[[ Given passage, beginning ]]

Signorelli Company hosts Valley Ranch Real Estate Kick-off event
February 12, 2016 | Lifelong Learner | The Signorelli Company hosted a real estate kick-off event February 11 to showcase the Valley Ranch community and present an economist’s predictions on why the Houston economy will continue to be strong despite the oil industry slump.
The event was held at Texan Drive Stadium at the Community Room and attracted approximately 140 real estate professionals who gathered to learn about Valley Ranch Town Center. The meal for the event was catered by the New Caney ISD Child Nutrition Department and served by students from the New Caney High School and Porter High School Culinary Arts programs. The New Caney High School Floral Design class also created beautiful centerpieces of freshly cut flowers for the event.

[[ Given passage, end ]]
[[ Data under study, beginning ]]

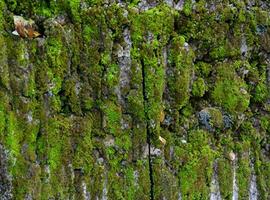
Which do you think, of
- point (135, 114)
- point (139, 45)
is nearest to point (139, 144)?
point (135, 114)

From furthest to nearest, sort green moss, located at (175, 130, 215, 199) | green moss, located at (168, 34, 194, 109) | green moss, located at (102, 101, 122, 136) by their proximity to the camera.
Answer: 1. green moss, located at (175, 130, 215, 199)
2. green moss, located at (168, 34, 194, 109)
3. green moss, located at (102, 101, 122, 136)

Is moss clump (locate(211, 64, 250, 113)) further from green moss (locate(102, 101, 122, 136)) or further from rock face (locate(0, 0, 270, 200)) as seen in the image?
green moss (locate(102, 101, 122, 136))

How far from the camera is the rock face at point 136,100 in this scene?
4113 mm

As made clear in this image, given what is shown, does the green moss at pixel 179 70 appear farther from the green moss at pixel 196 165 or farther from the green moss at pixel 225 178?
the green moss at pixel 225 178

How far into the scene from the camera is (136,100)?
15.0ft

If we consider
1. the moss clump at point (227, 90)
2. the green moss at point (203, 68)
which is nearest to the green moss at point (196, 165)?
the moss clump at point (227, 90)

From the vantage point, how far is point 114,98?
4504mm

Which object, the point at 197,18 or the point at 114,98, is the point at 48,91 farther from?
the point at 197,18

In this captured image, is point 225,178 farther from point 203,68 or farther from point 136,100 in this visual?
point 136,100

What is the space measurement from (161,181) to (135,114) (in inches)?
32.1

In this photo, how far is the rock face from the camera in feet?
13.5

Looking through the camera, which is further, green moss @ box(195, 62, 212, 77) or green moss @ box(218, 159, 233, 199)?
green moss @ box(218, 159, 233, 199)

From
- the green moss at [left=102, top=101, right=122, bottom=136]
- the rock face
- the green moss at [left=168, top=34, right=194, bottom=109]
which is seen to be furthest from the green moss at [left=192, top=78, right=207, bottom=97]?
the green moss at [left=102, top=101, right=122, bottom=136]

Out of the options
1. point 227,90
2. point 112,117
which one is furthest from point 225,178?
point 112,117
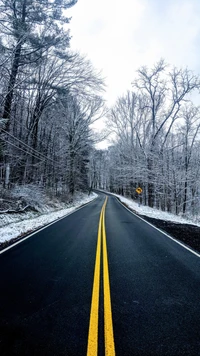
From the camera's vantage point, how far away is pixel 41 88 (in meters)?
18.7

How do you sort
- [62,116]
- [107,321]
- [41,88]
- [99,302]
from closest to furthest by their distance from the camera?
1. [107,321]
2. [99,302]
3. [41,88]
4. [62,116]

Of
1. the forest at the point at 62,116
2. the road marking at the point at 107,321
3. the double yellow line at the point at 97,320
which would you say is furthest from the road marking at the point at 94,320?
the forest at the point at 62,116

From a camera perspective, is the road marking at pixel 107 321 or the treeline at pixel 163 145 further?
the treeline at pixel 163 145

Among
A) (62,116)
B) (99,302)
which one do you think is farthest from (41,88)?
(99,302)

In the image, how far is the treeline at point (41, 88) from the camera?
12.8 meters

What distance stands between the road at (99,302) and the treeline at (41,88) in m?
9.40

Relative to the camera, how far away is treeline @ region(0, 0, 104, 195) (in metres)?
12.8

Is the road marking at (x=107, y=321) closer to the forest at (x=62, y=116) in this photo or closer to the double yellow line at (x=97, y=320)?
the double yellow line at (x=97, y=320)

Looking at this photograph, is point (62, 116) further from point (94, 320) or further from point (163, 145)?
point (94, 320)

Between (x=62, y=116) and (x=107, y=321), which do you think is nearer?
(x=107, y=321)

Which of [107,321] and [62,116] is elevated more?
[62,116]

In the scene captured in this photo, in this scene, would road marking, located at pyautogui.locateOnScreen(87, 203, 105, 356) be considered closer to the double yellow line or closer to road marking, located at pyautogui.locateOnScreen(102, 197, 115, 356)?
the double yellow line

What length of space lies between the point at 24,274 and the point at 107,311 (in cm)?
229

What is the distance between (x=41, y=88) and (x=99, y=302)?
19.3m
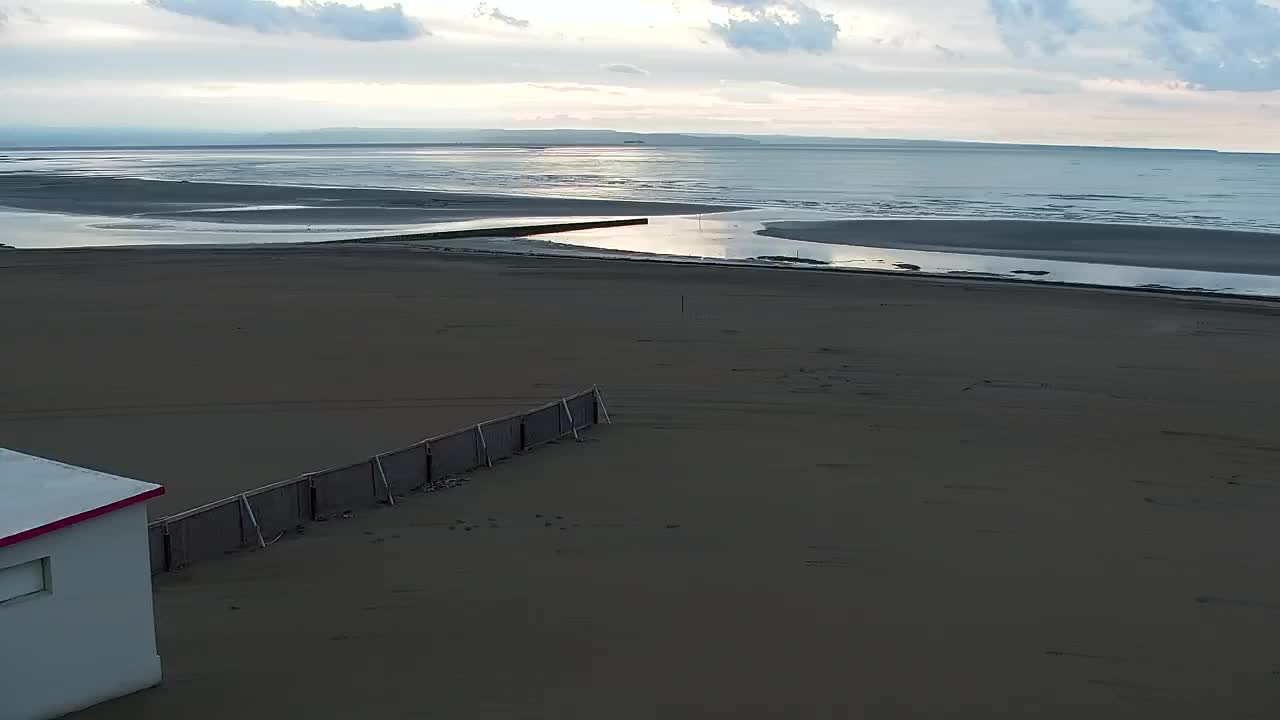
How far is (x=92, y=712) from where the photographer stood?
25.4 feet

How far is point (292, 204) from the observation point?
232 ft

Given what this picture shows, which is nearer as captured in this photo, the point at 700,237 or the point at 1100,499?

[[ Data under study, end ]]

__Problem requirements__:
Repeat everything in the Valley Ranch kick-off article from "The event was held" down to "for the event.", keeping the wording unchanged.

__Written response__:
The event was held at Texan Drive Stadium at the Community Room and attracted approximately 140 real estate professionals who gathered to learn about Valley Ranch Town Center. The meal for the event was catered by the New Caney ISD Child Nutrition Department and served by students from the New Caney High School and Porter High School Culinary Arts programs. The New Caney High School Floral Design class also created beautiful centerpieces of freshly cut flowers for the event.